Bring It To My Country.

When I first joined the USA Bid Committee and narrated the film you just saw, I did so because of some beliefs I hold very dear.

I believe in the ideals of my country, and in the promise it has always held for people from every corner of the globe.

From the very beginning, people have been coming to the United States because ours is a nation founded on tolerance, on freedom of thought and expression and religion. And still people come, for we are a country rooted in hope and possibility and hard work — a country of dreams, and the right to pursue them.

We have sometimes struggled to be true to our ideals, but as we rise to meet our challenges, we come together as a people. We are now the most diverse nation on Earth, and our patchwork heritage is our greatest strength—lots of Americans, one America.

I also believe that sport, as Nelson Mandela says, “has the power to change the world.”

I’ve never seen the potential for this more strongly, more clearly, than in America’s growing passion for the beautiful game. I’ve witnessed the remarkable power of football at home, and I’ve had the honor of witnessing it at this summer’s World Cup in South Africa. 

If you haven’t lived in the United States, you haven’t seen just how wide and deep Americans’ love of football really is. You would be surprised, maybe even shocked.

You would also see just how perfectly football’s values mirror the values of our nation:

You would see that in a country that admires individual achievement, we truly cherish what can be done when we come together as a group.

You would see that in a country founded on the belief that we are all created equal, we love the fact that on the pitch there is no difference whatsoever between a doctor and a cab driver, a carpenter… and an actor.

The world of the World Cup is the world we want to live in. To us, the FIFA World Cup — 32 nations coming together to live by 17 rules, with the rest of the planet cheering alongside them — is in many ways a vision of paradise on earth.

The prospect of hosting the event for one transcendent month is for us an exhilarating, humbling opportunity to use the power of the game to indeed change the world.

Never has my country been more committed to bringing an event to our shores. From our fans to our media to our government, we are ready to embrace the world.

And there is no stronger, more resolute supporter of our bid than the man whom you are about to hear from.  As he expressed to you President Blatter at the earliest stages of our bid, he discovered the unifying power of the sport as a young boy playing football on the streets of Jakarta, and its lessons have carried him on to the present, where he continues to marvel at the spirit of football, of the unity of it, from the touch lines of his daughters’ games. 

Bring It To My Country…

Interesting presentation…..

WORK TO BE COMPLETED> Name every job the World Cup bid speech lists when it says there is no difference between people on the pitch. Rely only on the World Cup bid speech for what follows.

DATA SEGMENT>
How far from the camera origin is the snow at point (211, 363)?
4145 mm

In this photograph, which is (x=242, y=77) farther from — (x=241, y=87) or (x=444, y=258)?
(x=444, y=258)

EXPECTED ANSWER> Doctor, cab driver, carpenter, actor